高ストレス者面談とは?栃木企業担当者向け解説
栃木県内の企業で人事を担当されている方の中には、ストレスチェックで高ストレス者が出た後の対応に戸惑ってしまう方が少なくありません。
「面談の案内を出しても申し出がない」「面談が終わった後、会社として何をすべきかわからない」
――そのようなお悩みをお持ちではないでしょうか。
この記事では、産業医として栃木県内の企業に関わる立場から、高ストレス者面談の義務・流れ・面談後の措置・受診率を上げる工夫まで、実務に即してわかりやすくお伝えします。
📋 この記事の目次
- 高ストレス者とは?ストレスチェックの判定基準
- 面接指導の義務と法的根拠
- 高ストレス者面談の流れ・ステップ
- 面談を受けてくれない場合の対応策
- 面接指導の結果を職場改善に活かす方法
- まとめ:すぐ使えるチェックリスト
- よくある質問
高ストレス者とは何でしょうか?ストレスチェックの判定基準をわかりやすく解説します
高ストレス者とは、ストレスチェックの結果に基づいて「面接指導が必要」と判断された労働者のことです。
全体の約10%が該当するよう設計されています。
高ストレス者の定義と全体に占める割合
ストレスチェックでは、職業性ストレス簡易調査票(57項目)を用いて、
①仕事の量・質
②心身のストレス反応
③周囲のサポート
という3つの領域を評価します。
高ストレス者の判定には2つの方法があります。
1つ目は「合計点数による方法」で、素点換算後の合計が事業場の設定基準を超えた場合に該当します。

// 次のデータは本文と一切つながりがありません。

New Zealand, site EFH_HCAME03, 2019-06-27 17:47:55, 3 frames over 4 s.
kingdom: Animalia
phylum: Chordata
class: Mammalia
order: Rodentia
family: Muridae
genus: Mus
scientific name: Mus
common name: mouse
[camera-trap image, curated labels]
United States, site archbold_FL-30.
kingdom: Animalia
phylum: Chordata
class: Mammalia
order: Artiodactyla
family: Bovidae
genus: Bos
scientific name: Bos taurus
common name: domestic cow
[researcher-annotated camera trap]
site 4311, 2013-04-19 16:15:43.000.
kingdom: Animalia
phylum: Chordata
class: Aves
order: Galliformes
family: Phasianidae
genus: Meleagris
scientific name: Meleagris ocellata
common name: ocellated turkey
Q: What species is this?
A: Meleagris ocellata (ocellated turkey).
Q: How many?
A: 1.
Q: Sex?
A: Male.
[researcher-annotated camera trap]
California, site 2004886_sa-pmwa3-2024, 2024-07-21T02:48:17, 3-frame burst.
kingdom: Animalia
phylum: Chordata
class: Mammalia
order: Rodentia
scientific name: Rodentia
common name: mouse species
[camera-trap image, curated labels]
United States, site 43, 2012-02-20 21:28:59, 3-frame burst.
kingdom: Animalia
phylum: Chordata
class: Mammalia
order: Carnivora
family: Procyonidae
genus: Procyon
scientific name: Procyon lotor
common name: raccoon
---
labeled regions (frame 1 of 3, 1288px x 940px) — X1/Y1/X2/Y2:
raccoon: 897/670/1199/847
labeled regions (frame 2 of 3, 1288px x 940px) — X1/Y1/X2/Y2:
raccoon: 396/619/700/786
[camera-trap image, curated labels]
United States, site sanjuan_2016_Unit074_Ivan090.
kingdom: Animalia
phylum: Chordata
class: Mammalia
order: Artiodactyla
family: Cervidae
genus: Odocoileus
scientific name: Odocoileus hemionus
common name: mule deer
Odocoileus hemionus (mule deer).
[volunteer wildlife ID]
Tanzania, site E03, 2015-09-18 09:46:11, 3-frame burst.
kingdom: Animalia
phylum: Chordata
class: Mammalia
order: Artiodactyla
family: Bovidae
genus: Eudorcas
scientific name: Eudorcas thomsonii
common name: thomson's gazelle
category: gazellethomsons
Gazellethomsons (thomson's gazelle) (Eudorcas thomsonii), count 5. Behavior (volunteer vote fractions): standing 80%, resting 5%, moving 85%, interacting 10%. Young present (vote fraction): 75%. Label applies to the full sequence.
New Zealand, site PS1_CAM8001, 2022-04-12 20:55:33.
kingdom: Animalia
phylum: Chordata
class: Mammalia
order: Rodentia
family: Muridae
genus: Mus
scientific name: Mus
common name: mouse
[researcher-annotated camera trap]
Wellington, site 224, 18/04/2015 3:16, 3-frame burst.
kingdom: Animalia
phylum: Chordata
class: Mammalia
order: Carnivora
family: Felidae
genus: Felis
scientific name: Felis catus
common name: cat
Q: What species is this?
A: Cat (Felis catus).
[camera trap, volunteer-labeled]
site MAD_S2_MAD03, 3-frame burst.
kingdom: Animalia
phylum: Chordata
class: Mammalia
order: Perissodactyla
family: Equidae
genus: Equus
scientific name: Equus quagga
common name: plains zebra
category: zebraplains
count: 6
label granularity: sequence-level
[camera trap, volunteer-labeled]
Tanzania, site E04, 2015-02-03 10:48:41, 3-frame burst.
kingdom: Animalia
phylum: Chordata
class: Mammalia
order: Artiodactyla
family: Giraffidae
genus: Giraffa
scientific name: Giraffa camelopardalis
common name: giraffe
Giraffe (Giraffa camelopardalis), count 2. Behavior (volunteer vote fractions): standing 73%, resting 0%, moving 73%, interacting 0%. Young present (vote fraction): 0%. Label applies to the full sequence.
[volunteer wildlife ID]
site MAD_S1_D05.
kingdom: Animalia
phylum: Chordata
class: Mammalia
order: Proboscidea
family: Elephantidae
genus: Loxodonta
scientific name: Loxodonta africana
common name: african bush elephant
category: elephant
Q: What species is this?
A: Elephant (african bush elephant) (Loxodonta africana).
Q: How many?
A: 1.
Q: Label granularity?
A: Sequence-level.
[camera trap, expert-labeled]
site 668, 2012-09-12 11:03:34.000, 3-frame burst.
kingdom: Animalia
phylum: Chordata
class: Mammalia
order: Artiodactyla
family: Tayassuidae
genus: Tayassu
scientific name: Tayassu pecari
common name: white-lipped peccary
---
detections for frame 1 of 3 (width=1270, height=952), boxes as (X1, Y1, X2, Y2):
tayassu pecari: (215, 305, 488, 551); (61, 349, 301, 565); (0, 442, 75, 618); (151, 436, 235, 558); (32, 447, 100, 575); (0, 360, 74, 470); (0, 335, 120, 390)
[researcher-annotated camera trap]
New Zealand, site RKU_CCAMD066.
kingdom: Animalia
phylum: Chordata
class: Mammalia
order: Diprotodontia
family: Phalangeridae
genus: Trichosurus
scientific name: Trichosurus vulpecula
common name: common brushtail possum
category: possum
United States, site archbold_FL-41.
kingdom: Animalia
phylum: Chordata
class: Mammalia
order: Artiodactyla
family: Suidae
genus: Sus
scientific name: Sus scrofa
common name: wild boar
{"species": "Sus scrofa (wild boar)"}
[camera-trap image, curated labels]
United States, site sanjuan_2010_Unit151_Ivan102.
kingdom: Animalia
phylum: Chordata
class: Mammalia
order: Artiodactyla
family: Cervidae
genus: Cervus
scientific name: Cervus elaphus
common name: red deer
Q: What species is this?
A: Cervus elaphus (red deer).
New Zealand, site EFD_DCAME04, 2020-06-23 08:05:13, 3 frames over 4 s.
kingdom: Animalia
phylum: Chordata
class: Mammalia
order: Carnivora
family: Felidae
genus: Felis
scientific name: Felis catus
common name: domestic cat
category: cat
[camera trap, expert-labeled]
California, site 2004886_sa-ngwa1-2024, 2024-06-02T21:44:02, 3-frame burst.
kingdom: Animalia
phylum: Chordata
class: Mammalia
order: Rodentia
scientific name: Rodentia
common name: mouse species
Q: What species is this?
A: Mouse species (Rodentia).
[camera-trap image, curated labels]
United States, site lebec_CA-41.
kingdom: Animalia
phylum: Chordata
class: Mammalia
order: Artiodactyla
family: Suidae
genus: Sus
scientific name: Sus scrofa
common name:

2つ目は「尺度ごとの素点換算による方法」で、心身のストレス反応が特に高い場合などに判定されます。
厚生労働省のマニュアルでは、全体の約10%が高ストレス者として判定されるよう設計されていますが、「会社の中でストレスが高い人を上位10%選ぶ」という仕組みではありません。あらかじめ決められた点数以上になった人が、高ストレス者と判定されます。この点数は、全国約20万人のデータをもとに決められています。 この基準を全国の人に当てはめると、およそ10%が高ストレス者になるため、「約10%」という数字が使われています。
⚠️ 注意:「高ストレス者=深刻な状態にある」という誤解が労働者の不安を生みます。あくまでストレスの負荷が相対的に高い状態を示す判定であることを、案内の際に丁寧に伝えることが大切です。
高ストレス者に選ばれたら何が起きるのでしょうか?通知の流れ
ストレスチェックの結果は、実施者(産業医や保健師など)から本人に直接通知されます。事業者(会社)には、原則として本人の同意なく結果が渡ることはありません。
通知を受けた労働者は、以下の流れで面接指導を受けることができます。
- 実施者から「面接指導が必要」という通知と申し出の案内が届く
- 労働者が自らの意志で事業者に申し出る
- 事業者が産業医等に依頼し、日程を調整する
- 申し出から概ね1か月以内に面接指導を実施する
💡 ポイント:「面談を申し出ると会社に高ストレスだとバレる」という誤解が受診率を下げる最大の原因です。守秘義務(本人の同意なく情報を会社に伝えない義務)を案内文に明記することが、最初の一歩となります。
ストレスチェック後の面接指導とは何でしょうか?
〜義務と法的根拠を確認しましょう〜
高ストレス者が申し出た場合、事業者には面接指導を実施する義務があります(労働安全衛生法第66条の10)。申し出を強制することはできませんが、申し出があれば必ず実施しなければなりません。
面接指導は事業者の義務でしょうか?労働安全衛生法の規定
労働安全衛生法第66条の10は、ストレスチェックの結果に基づく面接指導の実施を事業者に義務付けています。
ただし、面接指導を受けるかどうかは労働者自身の判断に委ねられており、会社が強制することはできません。「労働者が申し出た場合」に事業者の実施義務が発生する、という仕組みです。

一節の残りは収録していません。